Иногда я думаю, – продолжал Грифф, – что, может, психиатр в Биг-Спринг был прав, и я хотел, чтобы меня застукали. В любом случае, когда меня арестовали, все подумали, что я дал пас, который было невозможно поймать. Уайтхорн позволил им так думать. И я тоже. Я был виновен во всем остальном. Я лгал, играл в тотализатор, жульничал, нарушал закон, плевал на правила и этику профессионального спорта. – Он криво улыбнулся. – Но я не сдавал той игры.
– Я долго ждал от тебя этих слов, – Коуч потер кулаками повлажневшие глаза.
– Как приятно это слышать. Потому что хуже всего, самое худшее во всем этом, тюрьме и всем остальном, было сознание того, как я опозорил тебя и Элли.
– Мы это пережили, – Коуч откашлялся, но его голос звучал хрипло.
Он сказал это небрежным тоном, как будто то, что происходило сейчас, не имело особого значения. Но это было не так. Грифф не умолял простить его, и Коуч не произносил слов прощения. Но они поняли друг друга без слез и сантиментов. И без лишних слов. Он вернул себе расположение Коуча. Он получил его прощение. И возможно даже – мог ли он мечтать об этом? – его любовь.
– Элли будет очень рада, если ты будешь приходить почаще, позволять ей кормить тебя, суетиться вокруг тебя и совать тебе деньги, думая, что я этого не знаю.
– Обязательно, – улыбнулся Грифф. – Обещаю. Если не попаду в тюрьму.
– За то, что ты сделал, чтобы увести Лауру от Родарта? – нахмурился Коуч.
– Она тебе об этом рассказала?
– Да, сегодня это главная новость. Но я не думаю, что они смогут предъявить тебе обвинение в нападении. Особенно когда выяснится, какую опасность представлял Родарт, а Лаура обязательно позаботится, чтобы все об этом узнали.
Теперь, после того, как они упомянули ее имя, незримое присутствие Лауры стало ощутимым. Грифф пристально смотрел на Коуча, который прочел невысказанный вопрос в его глазах.
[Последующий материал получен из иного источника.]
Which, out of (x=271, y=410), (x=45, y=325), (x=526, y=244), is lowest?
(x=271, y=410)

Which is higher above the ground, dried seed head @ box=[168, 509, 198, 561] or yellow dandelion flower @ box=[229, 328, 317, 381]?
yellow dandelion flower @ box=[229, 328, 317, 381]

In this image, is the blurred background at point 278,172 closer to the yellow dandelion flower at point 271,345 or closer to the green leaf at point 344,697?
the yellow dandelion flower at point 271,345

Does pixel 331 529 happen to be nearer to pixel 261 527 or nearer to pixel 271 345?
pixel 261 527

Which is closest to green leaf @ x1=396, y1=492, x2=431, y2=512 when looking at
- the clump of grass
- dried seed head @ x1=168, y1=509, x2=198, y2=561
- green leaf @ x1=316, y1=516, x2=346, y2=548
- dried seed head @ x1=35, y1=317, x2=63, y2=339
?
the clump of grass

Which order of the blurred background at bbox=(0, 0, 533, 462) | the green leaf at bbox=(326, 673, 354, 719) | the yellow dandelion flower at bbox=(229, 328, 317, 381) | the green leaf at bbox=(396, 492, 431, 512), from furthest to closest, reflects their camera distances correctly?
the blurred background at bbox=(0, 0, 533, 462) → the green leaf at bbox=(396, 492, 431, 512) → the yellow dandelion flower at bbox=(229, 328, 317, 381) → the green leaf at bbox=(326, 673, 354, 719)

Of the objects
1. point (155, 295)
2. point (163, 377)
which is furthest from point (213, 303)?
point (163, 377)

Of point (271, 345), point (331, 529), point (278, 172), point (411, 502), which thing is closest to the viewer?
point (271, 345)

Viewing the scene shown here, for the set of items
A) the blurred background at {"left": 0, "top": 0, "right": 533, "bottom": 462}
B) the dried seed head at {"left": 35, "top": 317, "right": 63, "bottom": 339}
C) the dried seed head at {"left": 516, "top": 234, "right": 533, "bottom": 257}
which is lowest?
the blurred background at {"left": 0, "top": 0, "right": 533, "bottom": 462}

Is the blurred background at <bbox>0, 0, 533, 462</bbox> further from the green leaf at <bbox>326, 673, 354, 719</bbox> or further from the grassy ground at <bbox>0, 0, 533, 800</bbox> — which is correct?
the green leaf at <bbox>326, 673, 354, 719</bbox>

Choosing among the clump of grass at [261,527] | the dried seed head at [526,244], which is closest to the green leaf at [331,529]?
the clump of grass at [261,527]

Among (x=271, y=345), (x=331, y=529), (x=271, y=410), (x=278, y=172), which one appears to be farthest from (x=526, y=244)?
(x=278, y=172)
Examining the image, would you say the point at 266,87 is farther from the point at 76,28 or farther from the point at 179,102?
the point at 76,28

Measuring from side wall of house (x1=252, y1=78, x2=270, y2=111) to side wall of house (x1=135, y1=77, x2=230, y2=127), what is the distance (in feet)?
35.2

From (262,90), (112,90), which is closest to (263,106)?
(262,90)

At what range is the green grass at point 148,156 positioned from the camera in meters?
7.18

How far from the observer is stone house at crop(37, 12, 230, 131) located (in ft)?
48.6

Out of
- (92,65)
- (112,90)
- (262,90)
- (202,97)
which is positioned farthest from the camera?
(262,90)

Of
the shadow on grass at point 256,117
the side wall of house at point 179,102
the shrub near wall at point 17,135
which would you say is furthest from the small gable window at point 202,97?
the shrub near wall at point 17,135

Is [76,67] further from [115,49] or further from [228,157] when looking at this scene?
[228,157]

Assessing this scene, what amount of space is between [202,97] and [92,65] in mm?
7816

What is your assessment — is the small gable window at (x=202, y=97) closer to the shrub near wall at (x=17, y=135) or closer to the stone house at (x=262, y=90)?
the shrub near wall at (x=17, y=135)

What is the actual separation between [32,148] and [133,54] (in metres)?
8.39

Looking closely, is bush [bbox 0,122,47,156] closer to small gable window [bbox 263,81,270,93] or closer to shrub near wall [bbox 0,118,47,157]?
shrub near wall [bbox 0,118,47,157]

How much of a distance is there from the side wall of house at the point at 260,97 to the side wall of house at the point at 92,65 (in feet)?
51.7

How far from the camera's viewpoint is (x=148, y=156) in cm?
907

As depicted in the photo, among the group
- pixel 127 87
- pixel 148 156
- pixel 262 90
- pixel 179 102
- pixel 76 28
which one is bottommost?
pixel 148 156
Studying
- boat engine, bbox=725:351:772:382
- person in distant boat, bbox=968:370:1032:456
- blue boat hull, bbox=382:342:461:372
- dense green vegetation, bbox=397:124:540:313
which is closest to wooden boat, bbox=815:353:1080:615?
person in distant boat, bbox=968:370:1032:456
– Она не может навестить тебя, Грифф, – Коуч постарался, чтобы его голос звучал как можно мягче. – Журналисты набросятся на это, как мухи на собачье дерьмо. И так уже ходят всякие слухи. Вопросы. Ты знаешь, что я имею в виду. Ничего конкретного, просто предположения, что между вами троими что-то было. И не забудь, что она всего лишь несколько дней как похоронила мужа, – продолжал Коуч. – Публика не знает, что Спикмен сбрендил, и ради будущего авиакомпании Лаура хочет сохранить это в тайне. И она уж точно не хочет, чтобы кто-то знал, зачем они тебя наняли.
– Она и об этом рассказала?
– Обо всем. – Коуч недоуменно покачал головой: – Ну и дела. Никогда о таком не слышал.
– Об этом есть в Библии.
– Да, но у Моисея была борода до пупа, и он ел саранчу.
– Авраам.
– Ладно, все равно Лаура сказала, что ты поймешь, почему она сейчас не может к тебе прийти.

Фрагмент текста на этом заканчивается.